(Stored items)

--- START ---

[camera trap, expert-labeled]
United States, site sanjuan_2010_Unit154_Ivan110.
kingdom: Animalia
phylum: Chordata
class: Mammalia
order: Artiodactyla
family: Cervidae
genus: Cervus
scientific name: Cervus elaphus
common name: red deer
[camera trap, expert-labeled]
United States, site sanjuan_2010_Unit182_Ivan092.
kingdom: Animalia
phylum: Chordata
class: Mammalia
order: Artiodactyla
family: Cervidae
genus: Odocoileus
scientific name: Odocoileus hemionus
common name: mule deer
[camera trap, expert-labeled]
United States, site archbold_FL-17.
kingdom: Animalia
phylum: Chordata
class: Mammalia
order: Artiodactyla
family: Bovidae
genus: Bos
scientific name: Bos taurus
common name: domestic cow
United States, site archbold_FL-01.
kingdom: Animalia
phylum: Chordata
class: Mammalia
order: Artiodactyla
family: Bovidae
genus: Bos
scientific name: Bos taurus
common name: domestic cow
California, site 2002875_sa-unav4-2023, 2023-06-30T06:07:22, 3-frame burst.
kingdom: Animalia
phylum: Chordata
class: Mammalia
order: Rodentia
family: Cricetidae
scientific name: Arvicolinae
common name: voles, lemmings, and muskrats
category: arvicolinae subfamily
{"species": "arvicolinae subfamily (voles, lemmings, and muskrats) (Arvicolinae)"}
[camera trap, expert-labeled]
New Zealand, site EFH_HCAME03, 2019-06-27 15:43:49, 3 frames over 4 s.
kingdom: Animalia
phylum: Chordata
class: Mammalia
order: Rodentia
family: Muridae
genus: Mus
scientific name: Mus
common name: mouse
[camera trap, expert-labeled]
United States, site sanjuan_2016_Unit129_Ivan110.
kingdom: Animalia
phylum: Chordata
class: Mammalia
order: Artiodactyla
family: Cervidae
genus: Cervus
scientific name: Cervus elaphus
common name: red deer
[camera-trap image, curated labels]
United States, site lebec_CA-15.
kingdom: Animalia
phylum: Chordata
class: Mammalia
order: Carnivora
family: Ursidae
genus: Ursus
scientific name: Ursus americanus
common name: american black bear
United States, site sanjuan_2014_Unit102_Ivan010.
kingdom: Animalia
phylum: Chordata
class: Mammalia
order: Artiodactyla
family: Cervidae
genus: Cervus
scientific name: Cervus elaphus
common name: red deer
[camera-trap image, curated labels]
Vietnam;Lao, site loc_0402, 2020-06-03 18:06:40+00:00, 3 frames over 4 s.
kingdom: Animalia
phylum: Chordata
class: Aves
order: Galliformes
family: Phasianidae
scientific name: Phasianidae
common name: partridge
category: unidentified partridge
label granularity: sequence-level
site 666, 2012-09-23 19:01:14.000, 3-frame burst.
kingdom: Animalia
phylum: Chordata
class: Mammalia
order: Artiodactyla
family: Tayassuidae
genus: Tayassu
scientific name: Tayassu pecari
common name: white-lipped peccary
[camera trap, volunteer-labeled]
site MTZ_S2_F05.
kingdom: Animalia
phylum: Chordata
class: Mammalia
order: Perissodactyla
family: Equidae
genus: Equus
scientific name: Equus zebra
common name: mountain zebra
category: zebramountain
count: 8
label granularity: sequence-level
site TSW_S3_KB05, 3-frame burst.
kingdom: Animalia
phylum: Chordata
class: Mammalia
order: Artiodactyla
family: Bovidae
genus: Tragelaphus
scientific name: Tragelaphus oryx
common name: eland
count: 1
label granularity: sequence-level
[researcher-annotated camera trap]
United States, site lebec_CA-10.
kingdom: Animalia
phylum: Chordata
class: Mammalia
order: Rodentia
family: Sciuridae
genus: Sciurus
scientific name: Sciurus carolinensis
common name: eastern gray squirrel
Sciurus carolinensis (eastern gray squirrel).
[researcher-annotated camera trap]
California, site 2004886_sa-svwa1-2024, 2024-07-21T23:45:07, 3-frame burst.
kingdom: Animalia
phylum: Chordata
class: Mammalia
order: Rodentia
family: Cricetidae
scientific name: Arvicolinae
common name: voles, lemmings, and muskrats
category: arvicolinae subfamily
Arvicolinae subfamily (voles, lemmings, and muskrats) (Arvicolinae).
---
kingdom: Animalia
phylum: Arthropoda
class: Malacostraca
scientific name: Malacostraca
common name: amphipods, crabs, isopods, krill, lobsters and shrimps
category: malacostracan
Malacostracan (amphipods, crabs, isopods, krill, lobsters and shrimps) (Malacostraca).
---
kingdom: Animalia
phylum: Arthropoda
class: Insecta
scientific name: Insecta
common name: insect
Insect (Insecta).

--- END ---

What to work on: For this exercise, transcribe all the records exactly.

Written answer:
[camera trap, expert-labeled]
United States, site sanjuan_2010_Unit154_Ivan110.
kingdom: Animalia
phylum: Chordata
class: Mammalia
order: Artiodactyla
family: Cervidae
genus: Cervus
scientific name: Cervus elaphus
common name: red deer
[camera trap, expert-labeled]
United States, site sanjuan_2010_Unit182_Ivan092.
kingdom: Animalia
phylum: Chordata
class: Mammalia
order: Artiodactyla
family: Cervidae
genus: Odocoileus
scientific name: Odocoileus hemionus
common name: mule deer
[camera trap, expert-labeled]
United States, site archbold_FL-17.
kingdom: Animalia
phylum: Chordata
class: Mammalia
order: Artiodactyla
family: Bovidae
genus: Bos
scientific name: Bos taurus
common name: domestic cow
United States, site archbold_FL-01.
kingdom: Animalia
phylum: Chordata
class: Mammalia
order: Artiodactyla
family: Bovidae
genus: Bos
scientific name: Bos taurus
common name: domestic cow
California, site 2002875_sa-unav4-2023, 2023-06-30T06:07:22, 3-frame burst.
kingdom: Animalia
phylum: Chordata
class: Mammalia
order: Rodentia
family: Cricetidae
scientific name: Arvicolinae
common name: voles, lemmings, and muskrats
category: arvicolinae subfamily
{"species": "arvicolinae subfamily (voles, lemmings, and muskrats) (Arvicolinae)"}
[camera trap, expert-labeled]
New Zealand, site EFH_HCAME03, 2019-06-27 15:43:49, 3 frames over 4 s.
kingdom: Animalia
phylum: Chordata
class: Mammalia
order: Rodentia
family: Muridae
genus: Mus
scientific name: Mus
common name: mouse
[camera trap, expert-labeled]
United States, site sanjuan_2016_Unit129_Ivan110.
kingdom: Animalia
phylum: Chordata
class: Mammalia
order: Artiodactyla
family: Cervidae
genus: Cervus
scientific name: Cervus elaphus
common name: red deer
[camera-trap image, curated labels]
United States, site lebec_CA-15.
kingdom: Animalia
phylum: Chordata
class: Mammalia
order: Carnivora
family: Ursidae
genus: Ursus
scientific name: Ursus americanus
common name: american black bear
United States, site sanjuan_2014_Unit102_Ivan010.
kingdom: Animalia
phylum: Chordata
class: Mammalia
order: Artiodactyla
family: Cervidae
genus: Cervus
scientific name: Cervus elaphus
common name: red deer
[camera-trap image, curated labels]
Vietnam;Lao, site loc_0402, 2020-06-03 18:06:40+00:00, 3 frames over 4 s.
kingdom: Animalia
phylum: Chordata
class: Aves
order: Galliformes
family: Phasianidae
scientific name: Phasianidae
common name: partridge
category: unidentified partridge
label granularity: sequence-level
site 666, 2012-09-23 19:01:14.000, 3-frame burst.
kingdom: Animalia
phylum: Chordata
class: Mammalia
order: Artiodactyla
family: Tayassuidae
genus: Tayassu
scientific name: Tayassu pecari
common name: white-lipped peccary
[camera trap, volunteer-labeled]
site MTZ_S2_F05.
kingdom: Animalia
phylum: Chordata
class: Mammalia
order: Perissodactyla
family: Equidae
genus: Equus
scientific name: Equus zebra
common name: mountain zebra
category: zebramountain
count: 8
label granularity: sequence-level
site TSW_S3_KB05, 3-frame burst.
kingdom: Animalia
phylum: Chordata
class: Mammalia
order: Artiodactyla
family: Bovidae
genus: Tragelaphus
scientific name: Tragelaphus oryx
common name: eland
count: 1
label granularity: sequence-level
[researcher-annotated camera trap]
United States, site lebec_CA-10.
kingdom: Animalia
phylum: Chordata
class: Mammalia
order: Rodentia
family: Sciuridae
genus: Sciurus
scientific name: Sciurus carolinensis
common name: eastern gray squirrel
Sciurus carolinensis (eastern gray squirrel).
[researcher-annotated camera trap]
California, site 2004886_sa-svwa1-2024, 2024-07-21T23:45:07, 3-frame burst.
kingdom: Animalia
phylum: Chordata
class: Mammalia
order: Rodentia
family: Cricetidae
scientific name: Arvicolinae
common name: voles, lemmings, and muskrats
category: arvicolinae subfamily
Arvicolinae subfamily (voles, lemmings, and muskrats) (Arvicolinae).
---
kingdom: Animalia
phylum: Arthropoda
class: Malacostraca
scientific name: Malacostraca
common name: amphipods, crabs, isopods, krill, lobsters and shrimps
category: malacostracan
Malacostracan (amphipods, crabs, isopods, krill, lobsters and shrimps) (Malacostraca).
---
kingdom: Animalia
phylum: Arthropoda
class: Insecta
scientific name: Insecta
common name: insect
Insect (Insecta).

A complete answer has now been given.